TORREY PINES STATE BEACH, Calif.—A crew from Sea World worked through the early morning Monday to rescue a baby sperm whale after it came ashore at Torrey Pines State Beach.
The square-faced gray-brown colored mammal turned up at around 9:30 p.m. Sunday night near the San Diego La Jolla Underwater Park, SeaWorld Curator of Mammals Keith Yip said.
""We identified it as a neonate sperm whale, an estimated length of about 18 feet, an estimated weight of about 3,000 lbs," Yip said.
The whale appeared sick and had rolled around in the rocky surf, scraping and scratching its skin and drawing blood, Yip said. He said it was the first baby sperm whale he had seen in his 25 years in San Diego.
About 20 rescuers from SeaWorld's stranding response team took part in the rescue operation.
"What we decided to do in the best interests of the animal was swim it off the beach, which we successfully did," Yip said. "We had two options," said SeaWorld's Mike Scarpuzzi, "try and get it out to ocean or bring it to SeaWorld." But sperm whales grow to be very large, and it would be difficult to manage. A full grown sperm whale can grow to be 120,000 pounds and 60 feet long.

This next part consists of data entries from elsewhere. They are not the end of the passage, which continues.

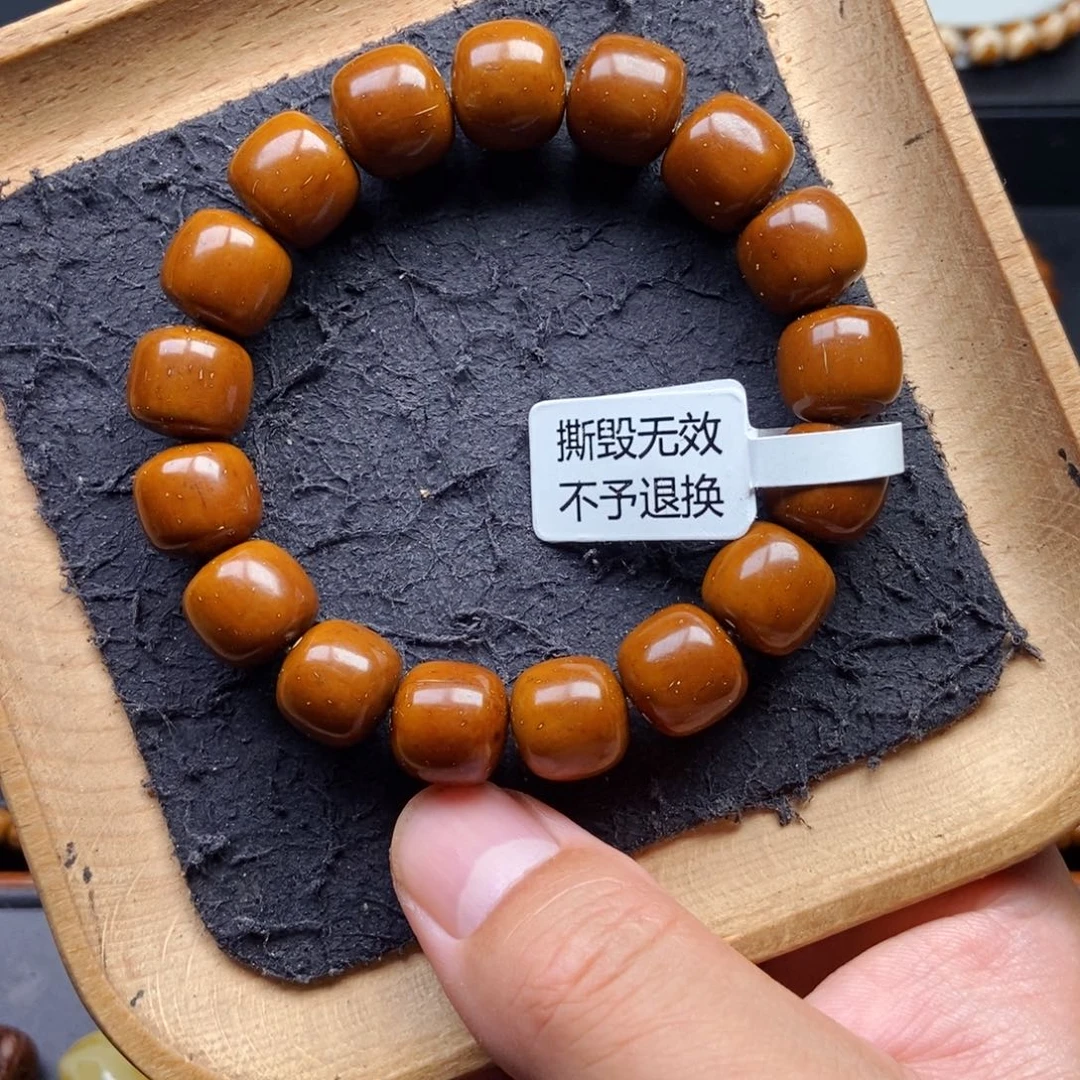 紫金鼠手串13.3mm精品天花板近实心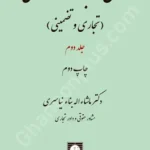 حقوق اعتبارات اسنادی (تجاری و تضمینی) - جلد دوم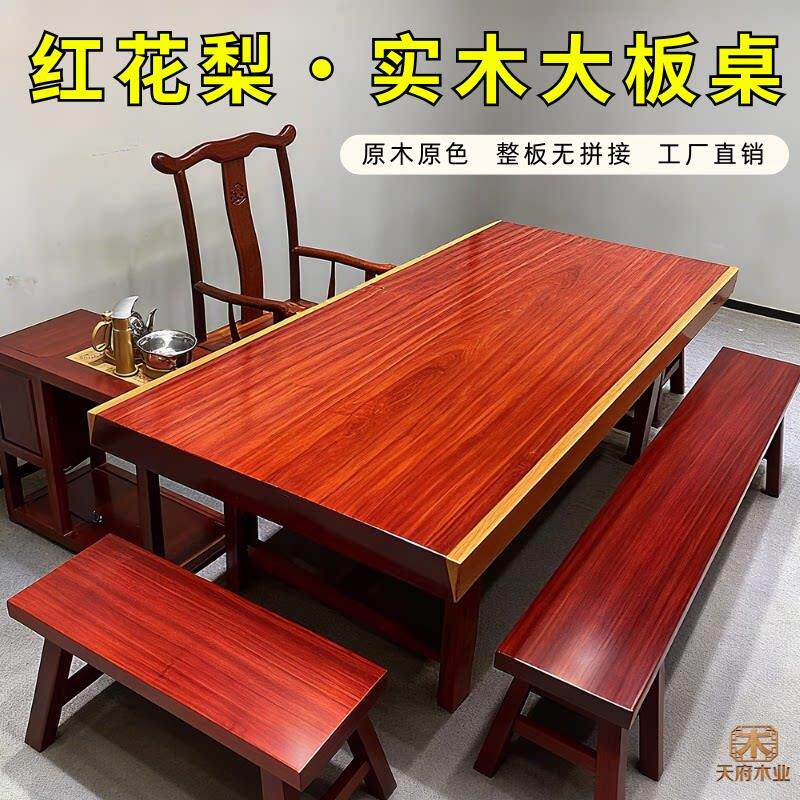 红花梨实木大板原木红木家具整块餐桌茶桌书桌办公桌茶几茶台画案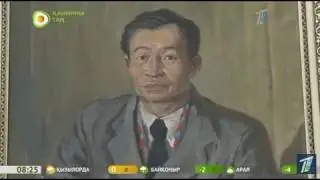 2020 Әбілхан Қастеев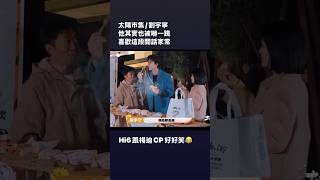#liuyuning #刘宇宁 #劉宇寧 #太陽市集 #騰訊 #綜藝 這個片段很特別有趣#funny #cdrama #variety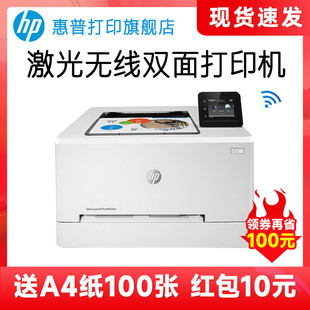HP惠普M254dw彩色激光打印机可连接手机无线WiFi网络A4纸全自动双面办公商务商用家用小型企业公司专用办公室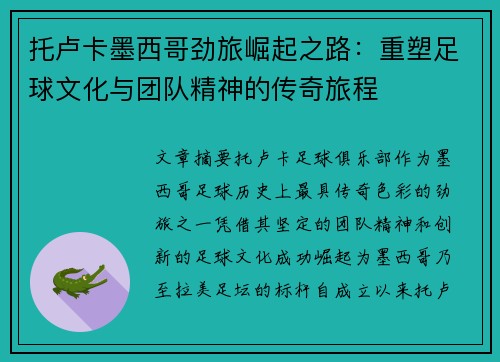 托卢卡墨西哥劲旅崛起之路：重塑足球文化与团队精神的传奇旅程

SeaWorld veterinarian Hendrik Nollens drew blood from the baby whale and then gave it antibiotic injections. Then, at about 1 a.m., the Sea World crew pushed the whale one-quarter mile out to sea.
The veterinarian said the baby whale beached itself because it was lost or sick, but it appeared well nourished.
"He did have a pretty good blubber layer, so he was in a decent body condition. There's about two inches or so of blubber, so I think he's got a chance," Nollens said.
SeaWorld's stranding response team has rescued, rehabilitated and released about 175 animals this year, Yip said.
It's not unusual to spot gray whales along the coast, but it's rare to see sperm whales because they are deep sea dwellers. "They're the largest species of toothe whales," said Tom Demere with the Natural History Museum.